- What you are asked to do: Extract each line of the data and write it out again exactly.

-- Opening Marker --

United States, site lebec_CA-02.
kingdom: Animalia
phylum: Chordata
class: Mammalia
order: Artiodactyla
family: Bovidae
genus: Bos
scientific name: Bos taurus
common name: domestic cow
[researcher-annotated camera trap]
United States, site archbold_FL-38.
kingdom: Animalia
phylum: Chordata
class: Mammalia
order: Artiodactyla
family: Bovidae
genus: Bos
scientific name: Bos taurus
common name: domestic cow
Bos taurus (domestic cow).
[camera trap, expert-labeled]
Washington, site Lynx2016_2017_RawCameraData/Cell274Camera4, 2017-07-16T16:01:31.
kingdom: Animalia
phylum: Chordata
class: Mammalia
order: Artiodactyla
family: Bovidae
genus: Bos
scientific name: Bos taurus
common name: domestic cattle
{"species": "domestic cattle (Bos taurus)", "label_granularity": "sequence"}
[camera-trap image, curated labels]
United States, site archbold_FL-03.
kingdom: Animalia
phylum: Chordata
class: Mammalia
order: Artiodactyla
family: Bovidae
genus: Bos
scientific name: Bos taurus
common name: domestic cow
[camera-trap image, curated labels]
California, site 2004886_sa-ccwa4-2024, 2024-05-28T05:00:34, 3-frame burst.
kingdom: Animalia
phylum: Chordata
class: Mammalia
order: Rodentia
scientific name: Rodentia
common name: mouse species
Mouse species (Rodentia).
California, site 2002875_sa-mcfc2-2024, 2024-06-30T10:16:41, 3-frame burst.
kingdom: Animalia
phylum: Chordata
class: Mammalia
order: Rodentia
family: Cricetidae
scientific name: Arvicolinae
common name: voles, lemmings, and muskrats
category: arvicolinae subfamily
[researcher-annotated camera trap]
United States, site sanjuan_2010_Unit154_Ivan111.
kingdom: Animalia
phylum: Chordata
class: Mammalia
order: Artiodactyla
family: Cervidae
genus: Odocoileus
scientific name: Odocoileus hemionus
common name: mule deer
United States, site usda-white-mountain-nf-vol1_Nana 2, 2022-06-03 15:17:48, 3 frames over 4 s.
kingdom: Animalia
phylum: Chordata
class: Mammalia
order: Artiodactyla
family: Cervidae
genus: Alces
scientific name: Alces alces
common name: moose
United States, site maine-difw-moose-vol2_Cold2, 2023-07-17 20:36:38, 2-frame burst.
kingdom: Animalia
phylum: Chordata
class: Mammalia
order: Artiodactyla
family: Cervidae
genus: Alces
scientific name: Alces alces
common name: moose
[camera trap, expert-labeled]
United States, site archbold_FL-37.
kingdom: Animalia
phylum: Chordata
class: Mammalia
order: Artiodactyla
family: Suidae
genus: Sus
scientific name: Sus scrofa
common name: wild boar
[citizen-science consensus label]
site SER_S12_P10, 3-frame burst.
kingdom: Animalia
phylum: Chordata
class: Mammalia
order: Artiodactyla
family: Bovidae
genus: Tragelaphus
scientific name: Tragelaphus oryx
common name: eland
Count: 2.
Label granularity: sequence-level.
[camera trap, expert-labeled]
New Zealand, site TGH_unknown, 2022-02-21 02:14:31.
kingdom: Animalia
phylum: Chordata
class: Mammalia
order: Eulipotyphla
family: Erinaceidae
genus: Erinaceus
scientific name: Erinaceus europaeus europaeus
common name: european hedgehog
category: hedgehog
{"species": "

-- Closing Marker --

- Reply to the exercise:
United States, site lebec_CA-02.
kingdom: Animalia
phylum: Chordata
class: Mammalia
order: Artiodactyla
family: Bovidae
genus: Bos
scientific name: Bos taurus
common name: domestic cow
[researcher-annotated camera trap]
United States, site archbold_FL-38.
kingdom: Animalia
phylum: Chordata
class: Mammalia
order: Artiodactyla
family: Bovidae
genus: Bos
scientific name: Bos taurus
common name: domestic cow
Bos taurus (domestic cow).
[camera trap, expert-labeled]
Washington, site Lynx2016_2017_RawCameraData/Cell274Camera4, 2017-07-16T16:01:31.
kingdom: Animalia
phylum: Chordata
class: Mammalia
order: Artiodactyla
family: Bovidae
genus: Bos
scientific name: Bos taurus
common name: domestic cattle
{"species": "domestic cattle (Bos taurus)", "label_granularity": "sequence"}
[camera-trap image, curated labels]
United States, site archbold_FL-03.
kingdom: Animalia
phylum: Chordata
class: Mammalia
order: Artiodactyla
family: Bovidae
genus: Bos
scientific name: Bos taurus
common name: domestic cow
[camera-trap image, curated labels]
California, site 2004886_sa-ccwa4-2024, 2024-05-28T05:00:34, 3-frame burst.
kingdom: Animalia
phylum: Chordata
class: Mammalia
order: Rodentia
scientific name: Rodentia
common name: mouse species
Mouse species (Rodentia).
California, site 2002875_sa-mcfc2-2024, 2024-06-30T10:16:41, 3-frame burst.
kingdom: Animalia
phylum: Chordata
class: Mammalia
order: Rodentia
family: Cricetidae
scientific name: Arvicolinae
common name: voles, lemmings, and muskrats
category: arvicolinae subfamily
[researcher-annotated camera trap]
United States, site sanjuan_2010_Unit154_Ivan111.
kingdom: Animalia
phylum: Chordata
class: Mammalia
order: Artiodactyla
family: Cervidae
genus: Odocoileus
scientific name: Odocoileus hemionus
common name: mule deer
United States, site usda-white-mountain-nf-vol1_Nana 2, 2022-06-03 15:17:48, 3 frames over 4 s.
kingdom: Animalia
phylum: Chordata
class: Mammalia
order: Artiodactyla
family: Cervidae
genus: Alces
scientific name: Alces alces
common name: moose
United States, site maine-difw-moose-vol2_Cold2, 2023-07-17 20:36:38, 2-frame burst.
kingdom: Animalia
phylum: Chordata
class: Mammalia
order: Artiodactyla
family: Cervidae
genus: Alces
scientific name: Alces alces
common name: moose
[camera trap, expert-labeled]
United States, site archbold_FL-37.
kingdom: Animalia
phylum: Chordata
class: Mammalia
order: Artiodactyla
family: Suidae
genus: Sus
scientific name: Sus scrofa
common name: wild boar
[citizen-science consensus label]
site SER_S12_P10, 3-frame burst.
kingdom: Animalia
phylum: Chordata
class: Mammalia
order: Artiodactyla
family: Bovidae
genus: Tragelaphus
scientific name: Tragelaphus oryx
common name: eland
Count: 2.
Label granularity: sequence-level.
[camera trap, expert-labeled]
New Zealand, site TGH_unknown, 2022-02-21 02:14:31.
kingdom: Animalia
phylum: Chordata
class: Mammalia
order: Eulipotyphla
family: Erinaceidae
genus: Erinaceus
scientific name: Erinaceus europaeus europaeus
common name: european hedgehog
category: hedgehog
{"species": "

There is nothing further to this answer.